Das fleißige Bienchen
Sven Giegold weiß, was er will: »Einerseits pragmatisch und professionell Politik für tiefgreifende soziale und ökologische Veränderungen machen und andererseits anders leben und wirtschaften.« Was einigermaßen vernünftigen Menschen ein Graus ist, nämlich sich nicht nur einer Funktionärskarriere, sondern noch dazu in einer Landkommune der Lebensreform zu widmen, ist Giegolds Lebensinhalt.
Im Attac-Koordinierungskreis war der Mann deshalb von 2001 bis 2007 gut aufgehoben. In dieser Zeit mokierte er sich in Büchern über »Steueroasen« und forderte, diese umgehend »trockenzulegen«. Er plapperte also vor, was derzeit auch Angela Merkel als eine Ursache der Krise ausgibt: Steuersünder und parasitäre Kleinstaaten wie Liechtenstein, Andorra, Monaco und die Schweiz brächten Deutschland um verdiente Steuergelder.
Nicht nur für diese vorausschauende Analyse wurde Giegold von den Grünen belohnt: Im Januar erhielt er den aussichtsreichen vierten Platz auf der Liste für die Europawahl. Zuvor hatte er schon maßgeblich an einem Papier namens »Die Krisen bewältigen – für einen grünen New Deal!« mitgearbeitet.

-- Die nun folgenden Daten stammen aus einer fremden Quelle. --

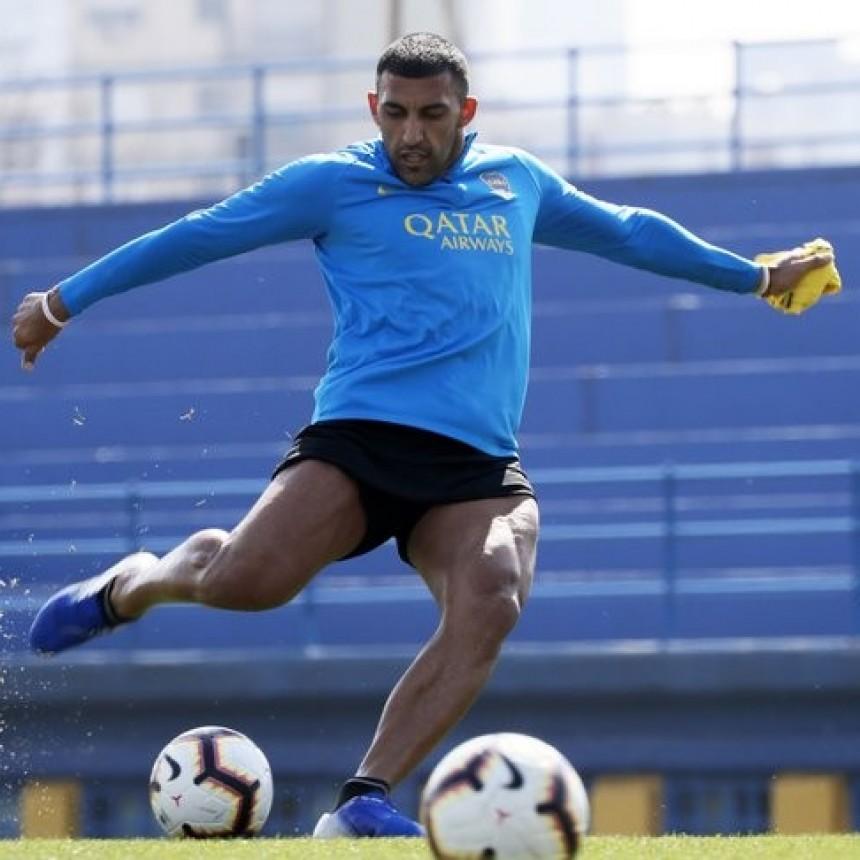 Boca recupera a Zárate y a Salvio para defender la punta ante San Lorenzo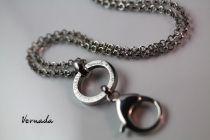Vernada Design UNELMOI. USKO. TAISTELE. USKALLA. -avainkoru, TERÄS  #Vernada #jewelry #koru #teräskoru #ruostumatonteräs #stainless #steel #suomestakäsin #käsityökortteli #finnishdesign #finnishfashion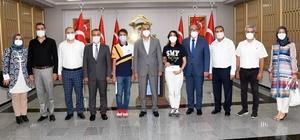 Adıyaman'ın LGS şampiyonları Vali Çuhadar tarafından ödüllendirildi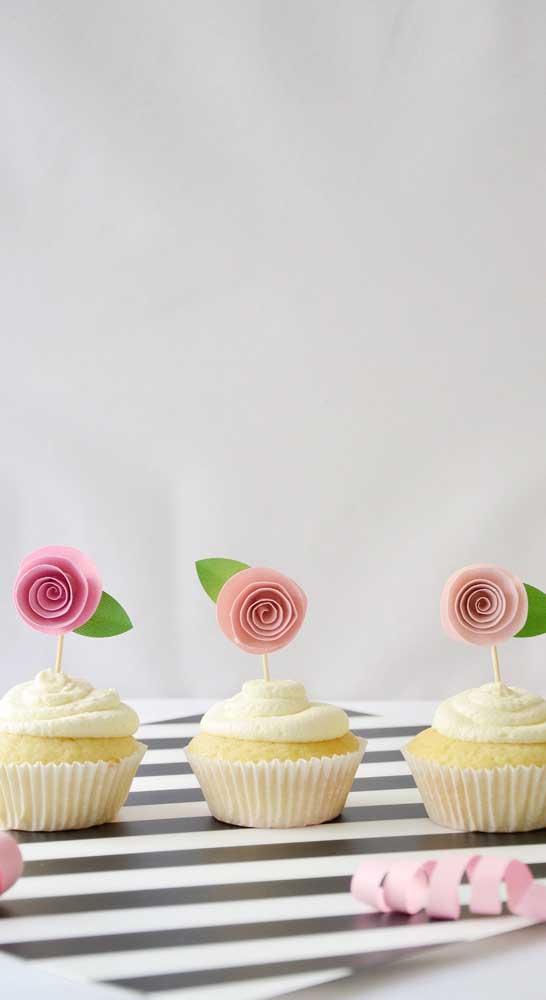 Essa ideia vale a pena copiar: mini rosas de papel para decorar os cupcakes da festa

Wie Merkel fordert Giegold darin: »Die Krise als Chance nutzen!« Doch anders als die Kanzlerin empfiehlt der Grüne der Welt nicht die soziale Marktwirtschaft, sondern die »grüne Marktwirtschaft«. In ihr geht es unglaublich »nach­haltig«, »ökologisch«, »sozial«, »lokal« und »gemeinwohlverpflichtet« zu. Denn in der Welt der grünen Marktwirtschaft wohnen »Bienen statt Heuschrecken«: »Junge Unternehmer«, die bereitwillig auf den »Shareholder-Value« verzichten, wenden ihren ganzen »Pioniergeist« dazu auf, den Klimaschutz zu perfektionieren. Und ehe nicht alle Menschen als tatkräftige, aber dennoch ökologisch abbaubare Wald- und Wiesenzombies auf Biobauernhöfen vegetieren, wird auch das fleißige Bienchen Sven Giegold nicht ruhen.
markus ströhlein

Der digitale Böhning
Die Faust ist das erste, was auf seiner Website ins Auge fällt. Sogar wenn sich Björn Böhning (SPD) noch so emsig bemüht, lässig an einem Laternenpfahl zu lehnen, kommt seine Kampfeslust zum Ausdruck – die nur äußerst böse Zungen als Verkniffenheit interpretieren können. Böhning ist einer, der austeilen kann. Fast wie die Großen. Und besonders im Wahlkampf. »Grüne eiern rum«, beschwert sich der ehemalige Juso-Vorsitzende, und setzt knallharte Politikerfloskeln entgegen. Er plädiert für »eine Kultur des Mit­einanders, nicht des Gegeneinanders«, er will »gemeinsam vor Ort« dies und jenes tun und »nachhaltig« an »Lösungen« arbeiten. Wer kann dazu schon nein sagen?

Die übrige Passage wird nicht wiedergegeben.